Cacharrear en las redes es hoy el modus operandi de todo. Te das una idea de la persona por cómo figura en sus redes sociales. De hecho, empleadores las revisan para perfilar a sus candidatos. Así las cosas, ‘stalkear’, vigilar, chequear el perfil de otro se volvió el Todo. Mirar si actualizó su estado, si cambió su foto, si saludó a alguien, si le puso ‘Like’ a esa publicación controvertida; todo hace parte del mundillo mentiroso. Llámese Instagram, Facebook, LinkedIn, Twitter todas, a su estilo, mienten.
Y si miramos nuestras propias redes el panorama es el mismo. Es triste. Es hostil. Es soberbio. Es absolutamente ficticio.
Utilizamos eso de lo que carecemos para mostrar un armatoste de mentiras. Un castillo de naipes que cuidadosamente construimos para ponerle el look perfecto, el filtro ideal a algo que no es verdad. La familia fastuosa, la vida magnífica, el momento que nos deja sin respiración captado en un cámara. Todo ese esfuerzo por evidenciar, por querer hacer ver algo tan irreal, me resulta no solo ilógico sino lamentable. Entonces, la existencia pareciera no más que una manzana podrida pedaleando por maquillarse y esconderse.
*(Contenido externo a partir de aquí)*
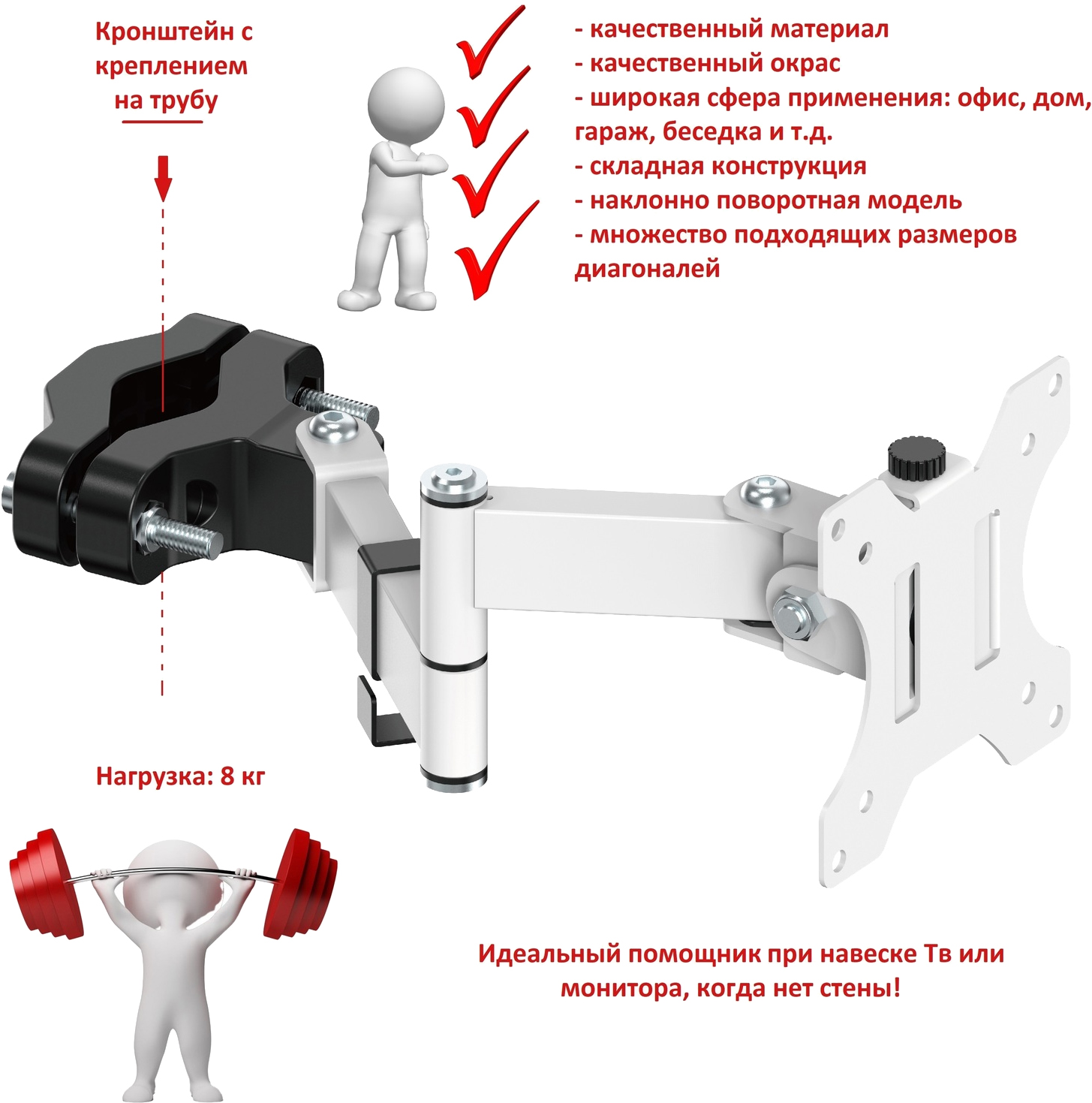 Кронштейн с креплением на трубу

- качественный материал
- качественный окрас
- широкая сфера применения: офис, дом, гараж, беседка и т.д.
- складная конструкция
- наклонно поворотная модель
- множество подходящих размеров диагоналей

Нагрузка: 8 кг

Идеальный помощник при навеске Тв или монитора, когда нет стены!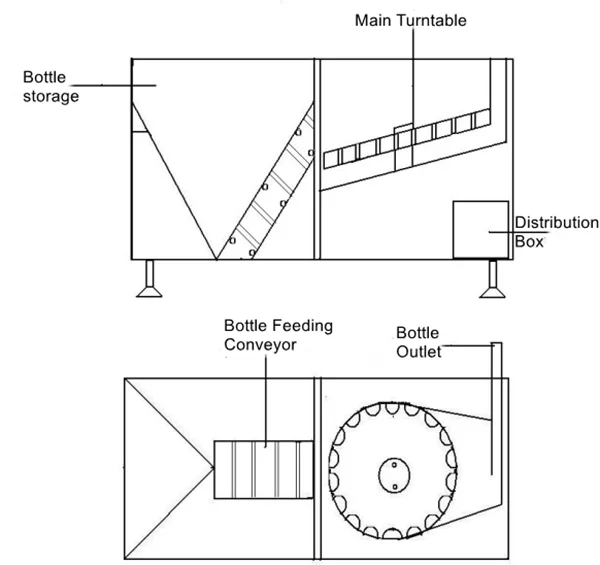 Main Turntable

Bottle storage

Distribution Box

Bottle Feeding Conveyor

Bottle Outlet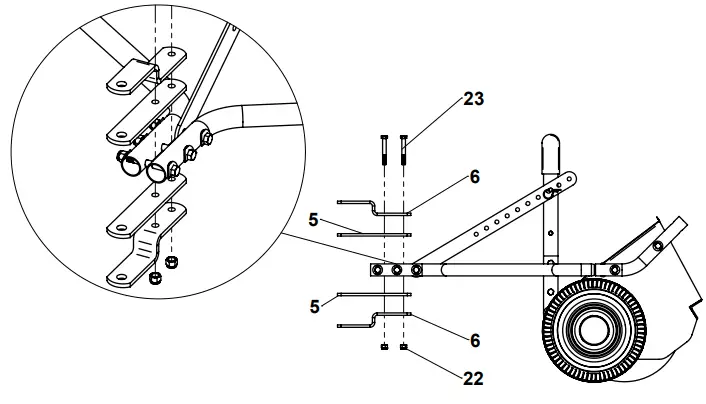 23
6
5
5
6
22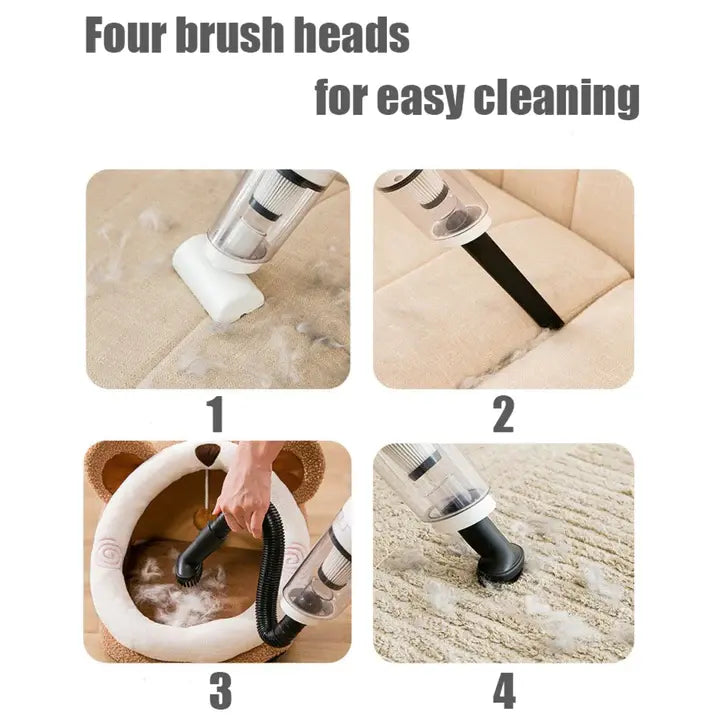 Four brush heads

for easy cleaning

1

2

3

4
“Nunca le crea a la miel pública”, algún día me dijeron. Y no puede ser una frase más cierta. Con el tiempo me fui dando cuenta de cuán mentirosas eran las vidas –al menos virtuales– de mis amigos. Me di cuenta de que las redes sociales no son más que una quimera. Una burla a nuestra imagen. Una maraña de historias que se cubren de verdad y que enredan hasta el punto de engañarnos en formas de razón.
¿Ante la duda? Hoy prefiero ver las redes como el medio y no el mensaje. Le rescato que es una forma de hacer desaparecer las barreras del espacio, del tiempo; que es un generador de masas para consumir determinado contenido, que es un parlante muy poderoso para hacer llegar mensajes anónimos. Que nos acerca pero, al final, también nos aleja.
Las redes son una ilusión, un sifón para muchos, una cloaca para otros, el canal predilecto para lanzar balas, para entregar las raciones de horror a las que ya nos hemos acostumbrado y para mentir con vidas pseudoperfectas.
Ya no me resulta tolerante esa sarta de mentiras. Ya no dedico ni un minuto de mi vida a procastinar consumiendo farsas. Me he aferrado a los libros, a la ficción no disimulada, a las conversaciones con cámara (porque en pandemia todo sigue siendo virtual), a poder ver, tocar, oler a las personas desde la realidad que mis sentidos permiten.
Extraño los abrazos, las miradas sinceras, las risas no expresadas como “jajaja” o “LOL”, las emociones no representadas en emoticones.
Extraño y por eso escribo, y por eso leo, y por eso declaro que la vida real no es esta.